作成内容
本文に登場する西暦年をすべて挙げ、それぞれの年に何が成立したかを本文の記述に沿って添えてください。

読解用本文
------------------------------------------------------------
自民党の憲法改正案の中には、憲法第24条の改正も含んでいます。
 そこで、世界の国の女性や家族に関する規定を少し調べて見ました。そうすれば世界の水準というものが見えてくるかもしれないと思いました。
 とは言っても、「解説世界憲法集」(三省堂)や「世界憲法集」(岩波文庫:初版・第2版)の範囲内ですから、たいしたことありませんが。

A)アメリカ合衆国
 現行の合衆国憲法は1788年に成立し、その後は修正○条として存在しています。
 修正19条には「合衆国市民の選挙権は、合衆国またはいかなる州も性別を理由として、これを否定しまたは制約してはならない」というものがありますが、これは1920年に成立しています。これだけしかありません。日本国憲法14条に該当するような条項もないようです。

B)フランス1958年憲法
 現行のフランス憲法は、第5共和国憲法またはドゴール憲法とも言われ、1958年に成立していますが、この中には明文で性差別を禁止する条項はまったくありません。
------------------------------------------------------------
データ部
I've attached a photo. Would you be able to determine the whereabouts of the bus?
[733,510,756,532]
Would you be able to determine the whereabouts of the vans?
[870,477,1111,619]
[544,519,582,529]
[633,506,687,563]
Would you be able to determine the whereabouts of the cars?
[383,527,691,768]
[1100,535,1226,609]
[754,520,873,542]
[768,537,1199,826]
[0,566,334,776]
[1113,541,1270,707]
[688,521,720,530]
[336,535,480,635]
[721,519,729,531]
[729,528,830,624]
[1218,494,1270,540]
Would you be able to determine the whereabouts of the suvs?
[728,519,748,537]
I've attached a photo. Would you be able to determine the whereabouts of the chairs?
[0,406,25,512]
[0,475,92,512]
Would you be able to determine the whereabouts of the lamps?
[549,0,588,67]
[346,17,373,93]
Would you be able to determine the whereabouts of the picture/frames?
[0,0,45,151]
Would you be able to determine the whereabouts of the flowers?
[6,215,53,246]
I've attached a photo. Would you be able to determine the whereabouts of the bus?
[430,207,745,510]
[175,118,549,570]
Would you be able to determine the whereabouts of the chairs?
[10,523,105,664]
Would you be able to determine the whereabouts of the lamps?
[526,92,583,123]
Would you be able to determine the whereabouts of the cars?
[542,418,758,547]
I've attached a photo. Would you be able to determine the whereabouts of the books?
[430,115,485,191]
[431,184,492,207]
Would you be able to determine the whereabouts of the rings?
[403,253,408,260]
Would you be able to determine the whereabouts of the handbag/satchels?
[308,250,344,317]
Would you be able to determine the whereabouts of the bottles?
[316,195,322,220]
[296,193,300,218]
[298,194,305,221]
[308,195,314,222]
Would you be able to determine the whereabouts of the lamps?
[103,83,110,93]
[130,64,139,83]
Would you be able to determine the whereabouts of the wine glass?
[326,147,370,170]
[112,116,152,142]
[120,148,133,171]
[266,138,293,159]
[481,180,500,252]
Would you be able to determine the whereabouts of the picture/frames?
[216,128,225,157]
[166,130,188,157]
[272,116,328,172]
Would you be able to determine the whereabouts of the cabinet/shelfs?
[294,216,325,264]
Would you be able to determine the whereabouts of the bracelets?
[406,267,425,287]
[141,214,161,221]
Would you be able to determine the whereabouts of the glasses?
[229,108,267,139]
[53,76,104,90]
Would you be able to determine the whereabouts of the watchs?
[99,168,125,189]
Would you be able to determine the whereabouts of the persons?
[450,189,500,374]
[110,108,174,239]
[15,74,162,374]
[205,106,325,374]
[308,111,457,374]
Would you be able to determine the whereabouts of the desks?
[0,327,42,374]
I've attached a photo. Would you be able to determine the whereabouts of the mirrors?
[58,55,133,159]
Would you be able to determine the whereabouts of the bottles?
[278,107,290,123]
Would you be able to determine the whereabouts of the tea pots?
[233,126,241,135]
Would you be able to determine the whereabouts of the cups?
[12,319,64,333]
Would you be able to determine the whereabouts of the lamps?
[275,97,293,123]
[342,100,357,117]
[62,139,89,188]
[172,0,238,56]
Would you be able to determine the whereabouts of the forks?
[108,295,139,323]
------------------------------------------------------------
本問の解答
- 1788年：現行の合衆国憲法が成立
- 1920年：合衆国憲法の修正19条が成立
- 1958年：現行のフランス憲法（第5共和国憲法、ドゴール憲法）が成立